PROVO, AUG. 24. - - The funeral of Peter Madsen, held yesterday in the stake tabernacle, was attended by a large congregation of relatives and friends. Among those who came from a distance to attend were President Joseph F. Smith, President John Henry Smith, and Patriarch W. W. Cluff, the latter a missionary companion of the deceased 40 years ago in Denmark.
The opening prayer was offered by President L. Holbrook. Bishop L. L. Nelson, who presided, read a sketch of the life of the deceased. Bishop John Johnson spoke briefly of the useful life of the departed, urging all to so live that they would meet with him in the hereafter. President John Henry Smith spoke of the high esteem he felt for Peter Madsen, whom he considered one of the gems of humanity; he knew of no man he held in higher esteem and felt honored in being permitted to speak at his funeral. The speaker, in his boyhood, had known the deceased, and had known him to come to the speaker's home when the family was without bread and bring fish for their sustenance. Peter Madsen was one of the noble body of men and women, now passing away, who accepted the gospel in the early days of the Church, who had been true and faithful and had never faltered in their integrity and who would be crowned with glory and eternal life.

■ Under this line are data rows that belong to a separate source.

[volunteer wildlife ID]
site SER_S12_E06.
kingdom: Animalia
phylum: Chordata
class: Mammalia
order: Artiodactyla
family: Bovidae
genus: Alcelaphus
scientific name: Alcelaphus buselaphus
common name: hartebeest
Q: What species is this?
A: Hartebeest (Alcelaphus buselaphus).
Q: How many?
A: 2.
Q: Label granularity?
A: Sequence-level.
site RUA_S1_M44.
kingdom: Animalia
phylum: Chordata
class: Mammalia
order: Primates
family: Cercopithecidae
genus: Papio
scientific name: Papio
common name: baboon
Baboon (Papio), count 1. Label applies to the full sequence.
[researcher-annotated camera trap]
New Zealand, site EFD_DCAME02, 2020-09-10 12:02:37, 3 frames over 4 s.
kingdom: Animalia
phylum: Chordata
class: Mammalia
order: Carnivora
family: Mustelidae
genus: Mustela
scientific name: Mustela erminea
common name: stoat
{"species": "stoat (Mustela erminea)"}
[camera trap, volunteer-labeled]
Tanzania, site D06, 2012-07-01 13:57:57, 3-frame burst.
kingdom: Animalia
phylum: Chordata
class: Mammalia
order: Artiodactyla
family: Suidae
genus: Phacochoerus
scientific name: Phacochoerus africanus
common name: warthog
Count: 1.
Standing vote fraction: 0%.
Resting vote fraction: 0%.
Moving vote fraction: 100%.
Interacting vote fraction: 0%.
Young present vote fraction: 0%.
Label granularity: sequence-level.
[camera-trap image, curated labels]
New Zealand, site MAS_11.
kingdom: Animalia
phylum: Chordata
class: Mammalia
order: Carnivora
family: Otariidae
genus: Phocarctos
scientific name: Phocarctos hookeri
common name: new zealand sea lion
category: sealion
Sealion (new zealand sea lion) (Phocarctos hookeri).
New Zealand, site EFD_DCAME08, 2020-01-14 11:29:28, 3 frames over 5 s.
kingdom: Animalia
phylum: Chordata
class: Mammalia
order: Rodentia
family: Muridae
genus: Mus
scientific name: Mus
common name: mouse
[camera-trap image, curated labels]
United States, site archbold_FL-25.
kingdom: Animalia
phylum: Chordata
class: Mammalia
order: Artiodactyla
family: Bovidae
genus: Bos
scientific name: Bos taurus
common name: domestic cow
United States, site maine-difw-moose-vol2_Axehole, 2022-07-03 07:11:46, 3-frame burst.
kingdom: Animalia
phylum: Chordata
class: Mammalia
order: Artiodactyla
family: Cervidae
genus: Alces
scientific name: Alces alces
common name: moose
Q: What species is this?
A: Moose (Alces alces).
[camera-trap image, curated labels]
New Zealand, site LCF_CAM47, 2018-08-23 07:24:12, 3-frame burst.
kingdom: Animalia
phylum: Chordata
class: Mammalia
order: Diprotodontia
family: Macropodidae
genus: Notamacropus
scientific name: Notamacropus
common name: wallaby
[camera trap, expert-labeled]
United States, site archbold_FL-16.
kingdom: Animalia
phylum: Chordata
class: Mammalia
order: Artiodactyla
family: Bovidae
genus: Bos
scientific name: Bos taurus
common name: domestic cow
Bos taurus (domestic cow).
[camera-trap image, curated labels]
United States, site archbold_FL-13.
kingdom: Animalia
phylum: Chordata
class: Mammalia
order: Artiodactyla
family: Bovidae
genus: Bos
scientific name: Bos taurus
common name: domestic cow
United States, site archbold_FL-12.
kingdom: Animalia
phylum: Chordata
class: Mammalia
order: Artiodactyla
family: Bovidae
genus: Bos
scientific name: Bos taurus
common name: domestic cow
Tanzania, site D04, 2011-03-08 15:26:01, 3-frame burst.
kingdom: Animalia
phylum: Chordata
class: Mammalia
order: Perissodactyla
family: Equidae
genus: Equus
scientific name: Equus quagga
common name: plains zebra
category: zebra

President Joseph E Keeler spoke of the departed as a high-minded, noble man, who enjoyed the spirit of the Lord in his labors though life and was guided by it. President George H. Brimhall referred to the testimony of Dr. David Starr Jordan, who had visited Elder Madsen in one of Dr. Jordan's late trips to Utah, and who had spoken of him as one of nature's noblemen, a man who would have been heard from by the world if he had had opportunities to acquire learning. The speaker believed that in spite of the limited educational opportunities the influence of the deceased would be long and widely felt.
President Joseph F. Smith spoke of his acquaintance with Elder Madsen, commencing in 1858. The speaker had always considered him a really superior man whose equal it was hard to find and who was excelled by few, in his conception of right and wrong and his devotion to principle. The day would come when the patriarchs of today, such as was Elder Madsen, would be held in as high esteem as were the patriarchs of old. President Smith said he would feel sorry to do anything that would be censured by such a man, and make an earnest appeal to the descendants of the departed to reverence his memory, follow his example and do nothing of which he would disapprove.
During the services, beautiful vocal selections were rendered by Prof. A. C. Lund, the Boshard Quartet and the Tabernacle Choir.
The benediction was offered by President J. William Knight.